Confiture d’abricots, gourmandise et résistance

Des abricots. Tout petits. Tout beaux. Qui fleurissent les arbres. Puis les cartons des grands-mères ladakhies qui égrènent Main Bazar de leur rusticité et de leurs étales bigarrées. La fin de l’été approche. Il est temps de préparer l’hiver. De se concocter de bonnes confitures pour égayer des matins polaires.

 

Je suis gourmand. Depuis tout petit. Dans le Jura, où mes grands-parents paternels nous accueillaient avec une affection si suave, la fin de l’été engendrait son lot de fruits. Fruits à transformer en délicieuses confitures. Confitures en forme de dons d’amour à ces petites bouches avides de péchés sucrés, à étaler sur le bon pain fermier, frais comme le beurre des vaches du village. Mon grand-père, en dépit de sa santé déclinante, s’entêtait à cultiver cassis, groseilles, fraises et framboises. Pour le bonheur de ses petits-enfants. Ma grand-mère, en dépit de la chaleur pas encore déclinante, s’éprouvait à cuisiner ces fruits pendant de longues heures. Pour le bonheur de ses petits-enfants.

Aujourd’hui, c’est à mon tour de faire mijoter la confiture. Ces gestes m’emplissent de nostalgie. Je revois ma grand-mère du Jura. Celle d’Ardèche aussi, au temps d’Alba la Romaine, quand elle gâtait nos petits déjeuners des fruits des vergers voisins. Je revois aussi ces grands-mères ladakhies, à qui j’ai acheté ces abricots tout à l’heure. Celle qui m’a crié dessus, comme si je l’avais volée. Je n’avais juste pas récupérer la totalité de la monnaie.

Ces gestes ne sont pas seulement composés de nostalgie et de gourmandise. Ils possèdent également un sens social, voir politique. Oui.

 

Comme je l’ai évoqué dans la chronique sur les femmes du programme Artisanat, le Ladakh s’est ouvert aux produits extérieurs en même temps qu’il en est devenu dépendant. Désormais, un marché aux fruits et légumes tenu par des cachemiris abreuve Leh de ses produits importés. Des échoppes regorgent de produits manufacturés, tels confitures de fraises et Nutella. En achetant ces produits, on ne fait rien de mal, non ? Quand même un peu plus qu’en consommant les produits locaux.
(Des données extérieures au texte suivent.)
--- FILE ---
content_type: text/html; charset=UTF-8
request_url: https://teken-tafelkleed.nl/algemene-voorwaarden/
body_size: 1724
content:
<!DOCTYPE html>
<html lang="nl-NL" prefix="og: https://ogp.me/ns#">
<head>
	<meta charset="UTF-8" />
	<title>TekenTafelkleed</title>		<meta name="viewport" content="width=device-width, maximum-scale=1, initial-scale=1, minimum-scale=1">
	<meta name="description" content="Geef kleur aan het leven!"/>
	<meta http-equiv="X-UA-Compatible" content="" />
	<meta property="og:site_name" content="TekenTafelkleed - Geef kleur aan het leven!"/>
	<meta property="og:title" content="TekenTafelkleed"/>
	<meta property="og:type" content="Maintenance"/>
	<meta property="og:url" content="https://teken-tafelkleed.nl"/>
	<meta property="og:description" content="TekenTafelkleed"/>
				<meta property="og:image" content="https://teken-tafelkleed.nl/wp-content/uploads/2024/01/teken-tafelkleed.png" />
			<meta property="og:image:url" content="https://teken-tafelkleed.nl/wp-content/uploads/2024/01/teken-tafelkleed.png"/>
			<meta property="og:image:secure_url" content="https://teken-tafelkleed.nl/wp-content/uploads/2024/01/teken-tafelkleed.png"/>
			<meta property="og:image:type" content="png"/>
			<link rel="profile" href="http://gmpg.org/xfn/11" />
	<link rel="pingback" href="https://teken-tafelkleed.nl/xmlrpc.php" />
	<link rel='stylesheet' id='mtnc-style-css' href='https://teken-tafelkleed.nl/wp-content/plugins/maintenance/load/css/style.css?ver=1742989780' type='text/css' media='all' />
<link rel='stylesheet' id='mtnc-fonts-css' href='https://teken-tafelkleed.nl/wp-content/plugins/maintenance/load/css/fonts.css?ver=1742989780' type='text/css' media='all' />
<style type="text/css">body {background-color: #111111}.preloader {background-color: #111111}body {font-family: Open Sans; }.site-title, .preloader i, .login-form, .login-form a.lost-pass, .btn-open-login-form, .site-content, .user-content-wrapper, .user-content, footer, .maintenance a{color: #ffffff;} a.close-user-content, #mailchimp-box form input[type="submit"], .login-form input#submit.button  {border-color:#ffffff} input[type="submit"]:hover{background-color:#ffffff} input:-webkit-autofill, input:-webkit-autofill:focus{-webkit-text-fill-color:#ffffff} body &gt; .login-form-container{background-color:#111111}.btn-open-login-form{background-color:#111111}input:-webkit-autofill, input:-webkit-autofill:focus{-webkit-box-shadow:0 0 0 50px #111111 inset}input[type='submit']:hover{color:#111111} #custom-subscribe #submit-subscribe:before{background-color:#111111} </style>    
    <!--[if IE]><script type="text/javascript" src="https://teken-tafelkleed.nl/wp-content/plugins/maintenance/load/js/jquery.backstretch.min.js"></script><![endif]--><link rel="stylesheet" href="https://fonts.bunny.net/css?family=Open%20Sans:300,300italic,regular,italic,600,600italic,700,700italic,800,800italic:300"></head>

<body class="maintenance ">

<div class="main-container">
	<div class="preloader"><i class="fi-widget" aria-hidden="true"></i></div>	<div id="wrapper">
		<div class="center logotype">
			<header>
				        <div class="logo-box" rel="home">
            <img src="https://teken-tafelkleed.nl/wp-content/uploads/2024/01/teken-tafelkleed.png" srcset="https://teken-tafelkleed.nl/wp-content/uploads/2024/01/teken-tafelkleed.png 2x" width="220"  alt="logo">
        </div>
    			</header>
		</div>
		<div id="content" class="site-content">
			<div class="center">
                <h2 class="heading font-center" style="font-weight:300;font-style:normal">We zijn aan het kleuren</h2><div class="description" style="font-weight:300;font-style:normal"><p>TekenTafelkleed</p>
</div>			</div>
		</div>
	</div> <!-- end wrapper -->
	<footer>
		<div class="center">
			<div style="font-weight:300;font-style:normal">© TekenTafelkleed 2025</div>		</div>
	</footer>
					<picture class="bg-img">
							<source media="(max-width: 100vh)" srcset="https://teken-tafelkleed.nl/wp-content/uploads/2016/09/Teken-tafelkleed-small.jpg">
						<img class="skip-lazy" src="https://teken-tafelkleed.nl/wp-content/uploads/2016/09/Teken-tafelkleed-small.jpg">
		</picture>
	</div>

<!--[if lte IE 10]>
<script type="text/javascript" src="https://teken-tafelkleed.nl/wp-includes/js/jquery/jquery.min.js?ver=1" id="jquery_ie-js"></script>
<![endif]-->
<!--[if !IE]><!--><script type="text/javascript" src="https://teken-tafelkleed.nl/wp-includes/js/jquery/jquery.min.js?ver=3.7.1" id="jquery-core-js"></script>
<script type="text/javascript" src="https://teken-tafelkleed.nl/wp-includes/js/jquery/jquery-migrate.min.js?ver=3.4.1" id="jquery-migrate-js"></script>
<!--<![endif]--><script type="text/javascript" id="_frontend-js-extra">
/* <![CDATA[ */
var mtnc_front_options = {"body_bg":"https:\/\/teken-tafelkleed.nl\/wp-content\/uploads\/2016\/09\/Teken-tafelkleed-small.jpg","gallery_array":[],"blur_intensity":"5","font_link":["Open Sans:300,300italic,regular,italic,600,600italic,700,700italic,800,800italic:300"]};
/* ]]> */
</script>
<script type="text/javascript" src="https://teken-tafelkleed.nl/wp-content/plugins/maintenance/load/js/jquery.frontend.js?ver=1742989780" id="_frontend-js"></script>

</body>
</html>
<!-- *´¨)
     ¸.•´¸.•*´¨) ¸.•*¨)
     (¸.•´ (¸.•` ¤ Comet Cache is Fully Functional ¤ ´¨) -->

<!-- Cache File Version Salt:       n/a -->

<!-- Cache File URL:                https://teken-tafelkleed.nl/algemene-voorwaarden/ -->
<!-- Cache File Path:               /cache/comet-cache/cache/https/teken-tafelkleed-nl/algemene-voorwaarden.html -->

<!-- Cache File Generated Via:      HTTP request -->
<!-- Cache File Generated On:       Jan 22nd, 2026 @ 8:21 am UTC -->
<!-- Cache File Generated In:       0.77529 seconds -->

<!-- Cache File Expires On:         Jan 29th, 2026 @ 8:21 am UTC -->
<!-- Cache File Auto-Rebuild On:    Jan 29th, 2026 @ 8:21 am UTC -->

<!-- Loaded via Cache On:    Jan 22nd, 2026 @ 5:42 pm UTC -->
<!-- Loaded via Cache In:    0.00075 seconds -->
Les routes qui lient le Ladakh au reste de l’Inde se meuvent dans des contrées aux dimensions énormes. Enormes comme les fumées d’échappement des camions Tata, fumées si obscures et denses. Des armadas de camions approvisionnent le centre urbain de Leh, ce centre qui dessine en creux la désaffection des villages, le chômage et la solitude des néo citadins déracinés.

Aussi, la relocalisation de la dynamique socioéconomique apparaît comme cruciale. Que ce soit pour préserver la nature, son équilibre fragile, ses oiseaux migrateurs ou ses léopards des neiges. Ou pour soutenir les grands-mères ladakhies. Ici, l’interdépendance de tous et les conséquences de son comportement continuent à être bien palpables. Bien sûr, en Europe, dans les gigantesques et impersonnels circuits de distribution, elles le sont beaucoup moins. Pour autant, qui peut feindre d’ignorer les répercussions de ses choix quotidiens de mode de vie ?

Ce n’est bien entendu pas seulement par des choix citoyens de consommation que nous pouvons avoir prise sur le cours des évènements, résister à notre auto destruction et au fatalisme ambiant. Mais qui veut le plus peut le moins. « Résister davantage, mais comment ? Ca va si vite, il y a le boulot, les soucis de tous les jours. Les autres aussi baissent les bras pour être un peu tranquilles non ? » (1). Tranquilles, peut-être, mais sans les confitures de grands-mères, avec sous peu un masque à gaz et des libertés qui chaque jour s’amenuisent.



[1] Pavloff Franck (1998) Matin brun, Cheyne éditeur, Le Chambon sur Lignon (réed. 2003), p. 11.